Gertrude’s lounging out in the backyard, plucking cherry tomatoes off the vine. She eats more than she brings inside. Any attempt to cajole her is pointless. Couldn’t you at least help with the weeding? Or pull out the lettuce plants that have gone to seed? She squints from behind her designer sunglasses only long enough to pop another tomato into her mouth.
It’s a jungle out there: all overgrown vines and dried sunflower stalks and basil needing to be pinched off.
My favorite time in the garden is early spring. Just after I’ve cleared and raked, added compost to the beds. The seedlings are neat and tidy and the weeds haven’t yet had time to emerge. There’s nothing to eat, but the air is lush in anticipation. And the certainty that this year the tomatoes will taste like ambrosia. The cantaloupe will be plentiful and sweet. The neighborhood stray cat will cease to use the raised beds as a litter box. And I’ll manage to stay a step ahead, picking the zucchini before it approximates a baseball bat.

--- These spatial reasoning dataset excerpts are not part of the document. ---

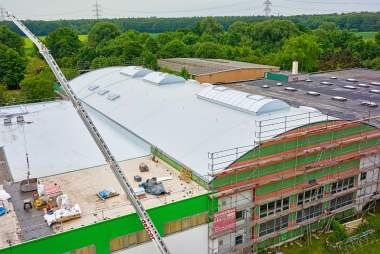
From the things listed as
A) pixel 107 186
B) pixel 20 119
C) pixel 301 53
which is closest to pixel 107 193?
pixel 107 186

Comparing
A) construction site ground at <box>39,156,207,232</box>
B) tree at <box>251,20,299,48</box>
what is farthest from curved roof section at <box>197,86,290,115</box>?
tree at <box>251,20,299,48</box>

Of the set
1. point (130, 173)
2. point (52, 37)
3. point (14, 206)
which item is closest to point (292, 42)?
point (130, 173)

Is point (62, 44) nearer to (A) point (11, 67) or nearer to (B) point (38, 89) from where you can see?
(A) point (11, 67)

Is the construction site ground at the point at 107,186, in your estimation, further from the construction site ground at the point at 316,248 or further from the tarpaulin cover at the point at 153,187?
the construction site ground at the point at 316,248

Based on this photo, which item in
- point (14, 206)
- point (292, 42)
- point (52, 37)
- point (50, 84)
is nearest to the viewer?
point (14, 206)

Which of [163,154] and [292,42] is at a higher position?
[292,42]

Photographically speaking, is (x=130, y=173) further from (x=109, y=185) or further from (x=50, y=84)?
(x=50, y=84)

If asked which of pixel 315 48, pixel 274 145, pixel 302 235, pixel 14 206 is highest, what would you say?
pixel 315 48
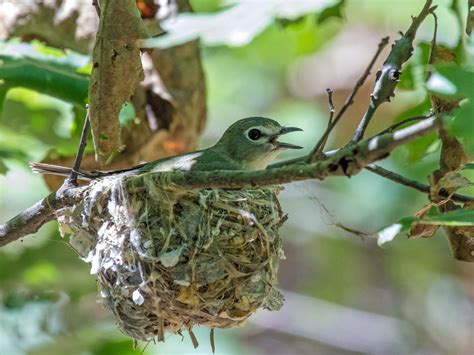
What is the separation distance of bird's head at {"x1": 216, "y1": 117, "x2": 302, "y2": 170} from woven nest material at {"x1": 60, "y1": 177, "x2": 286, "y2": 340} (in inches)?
39.9

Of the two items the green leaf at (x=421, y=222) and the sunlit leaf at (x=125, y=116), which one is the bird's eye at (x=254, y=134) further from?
the green leaf at (x=421, y=222)

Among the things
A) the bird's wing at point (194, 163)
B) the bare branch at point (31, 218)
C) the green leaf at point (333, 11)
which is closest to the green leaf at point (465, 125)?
the bare branch at point (31, 218)

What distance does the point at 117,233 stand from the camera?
4375 millimetres

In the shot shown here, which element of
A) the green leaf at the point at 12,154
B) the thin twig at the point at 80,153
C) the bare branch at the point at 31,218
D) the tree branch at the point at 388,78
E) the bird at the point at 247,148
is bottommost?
the green leaf at the point at 12,154

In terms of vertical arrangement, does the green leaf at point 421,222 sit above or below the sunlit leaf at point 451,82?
below

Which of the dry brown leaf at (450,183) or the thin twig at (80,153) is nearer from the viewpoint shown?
the dry brown leaf at (450,183)

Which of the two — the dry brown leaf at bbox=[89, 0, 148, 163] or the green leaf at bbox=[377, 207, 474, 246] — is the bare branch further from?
the green leaf at bbox=[377, 207, 474, 246]

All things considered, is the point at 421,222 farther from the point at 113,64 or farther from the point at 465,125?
the point at 113,64

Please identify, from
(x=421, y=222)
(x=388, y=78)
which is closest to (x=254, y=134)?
(x=388, y=78)

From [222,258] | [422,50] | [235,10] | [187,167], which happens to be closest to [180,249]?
[222,258]

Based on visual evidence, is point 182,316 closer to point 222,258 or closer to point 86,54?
point 222,258

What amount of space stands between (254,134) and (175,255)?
149 cm

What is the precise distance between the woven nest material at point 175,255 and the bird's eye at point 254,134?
1.05 meters

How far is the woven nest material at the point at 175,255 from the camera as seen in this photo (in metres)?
4.23
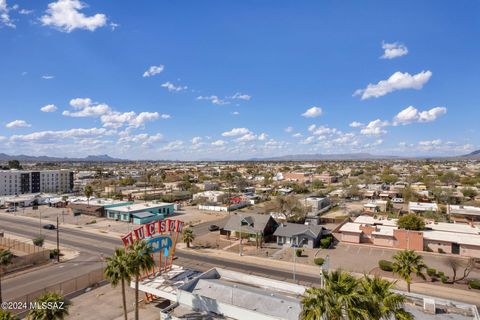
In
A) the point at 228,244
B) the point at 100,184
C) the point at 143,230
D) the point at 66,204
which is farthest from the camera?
the point at 100,184

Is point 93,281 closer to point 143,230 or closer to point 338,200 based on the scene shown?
point 143,230

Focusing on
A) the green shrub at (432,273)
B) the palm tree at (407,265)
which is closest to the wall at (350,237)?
the green shrub at (432,273)

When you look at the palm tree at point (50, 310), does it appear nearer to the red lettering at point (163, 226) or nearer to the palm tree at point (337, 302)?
the palm tree at point (337, 302)

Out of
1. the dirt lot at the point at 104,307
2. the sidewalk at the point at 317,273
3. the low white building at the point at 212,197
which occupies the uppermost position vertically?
the low white building at the point at 212,197

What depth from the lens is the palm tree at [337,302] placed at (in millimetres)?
15234

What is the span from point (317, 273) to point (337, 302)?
28.3 metres

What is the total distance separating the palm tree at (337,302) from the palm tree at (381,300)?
1.47 ft

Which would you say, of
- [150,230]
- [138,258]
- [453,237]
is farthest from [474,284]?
[138,258]

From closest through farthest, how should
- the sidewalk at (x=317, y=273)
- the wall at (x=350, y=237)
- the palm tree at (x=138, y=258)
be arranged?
1. the palm tree at (x=138, y=258)
2. the sidewalk at (x=317, y=273)
3. the wall at (x=350, y=237)

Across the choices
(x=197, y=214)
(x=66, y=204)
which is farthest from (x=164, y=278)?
(x=66, y=204)

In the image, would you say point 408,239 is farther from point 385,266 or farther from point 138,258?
point 138,258

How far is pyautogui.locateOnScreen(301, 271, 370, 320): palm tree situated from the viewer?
15234 mm

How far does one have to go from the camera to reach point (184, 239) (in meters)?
54.1

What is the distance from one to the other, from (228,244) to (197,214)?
3287 centimetres
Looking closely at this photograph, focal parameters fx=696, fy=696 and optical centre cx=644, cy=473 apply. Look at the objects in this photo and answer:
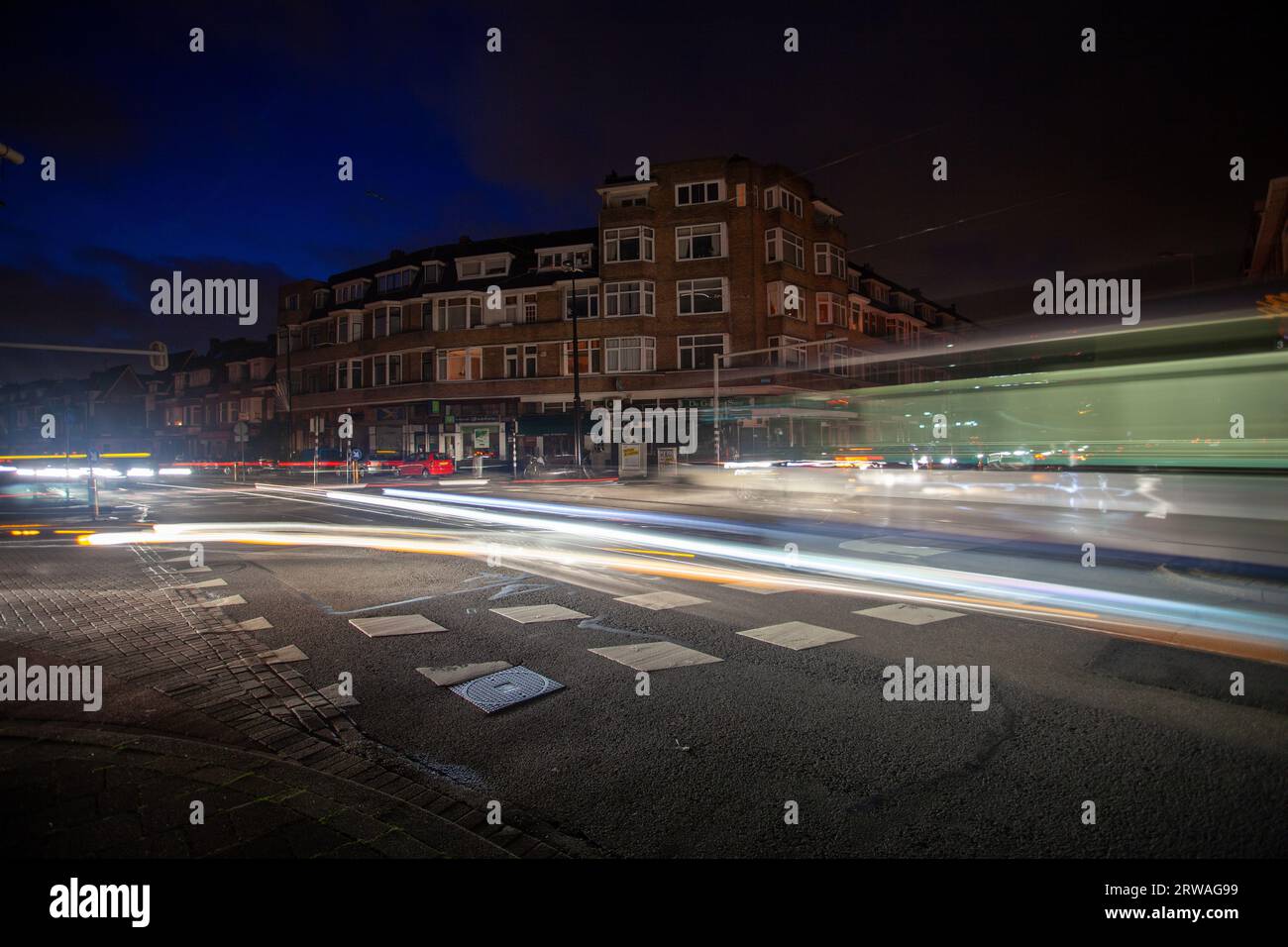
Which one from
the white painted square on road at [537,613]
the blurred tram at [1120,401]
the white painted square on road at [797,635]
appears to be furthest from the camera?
the blurred tram at [1120,401]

I have the same feeling out on the golf course when I’m ready to tee off at the first hole. Despite the fact I know so little about taking a swing, still, I have no trouble maintaining the pretense that the club will make contact in that sweet spot, and the ball will fly off in a high arc that lands inches from the hole. This will be the game when I score three birdies and a par on more holes than not. By the end of the game, my scorecard is filled with one par and a string of double bogies.
Call me an optimist. Or call me delusional.
It’s October now. Summer is winding down; the garden has imposed its reality upon me. This year the tomatoes were plentiful, but mediocre. The broccoli had an infestation of tiny grayish sludge, making them inedible. I understand this is on account of those pesky white moths, fluttering innocently. Sleek and graceful, like stealth bombers.
There were also the welcome surprises: The cantaloupe was plentiful and watery sweet. I feasted on pesto for a solid three weeks, and harvested baskets full of lettuce and carrots and beets, enough to keep me in salad for most of the summer. There’s nothing like the joy of pulling a long, dirt-clad carrot out of the ground. And the cherry tomatoes. Not even Gertrude could eat her way through such abundance.
And just when the pineapple guava were ripening, I bagged a hole-in-one out on the golf course.
I’m trying to embrace the messiness of life. The cowlick. The car dent. Those white moths that wreak havoc on my broccoli. The noisy neighbors. The barking dog. It’s the only way to write. Dig up the weeds and see what grows.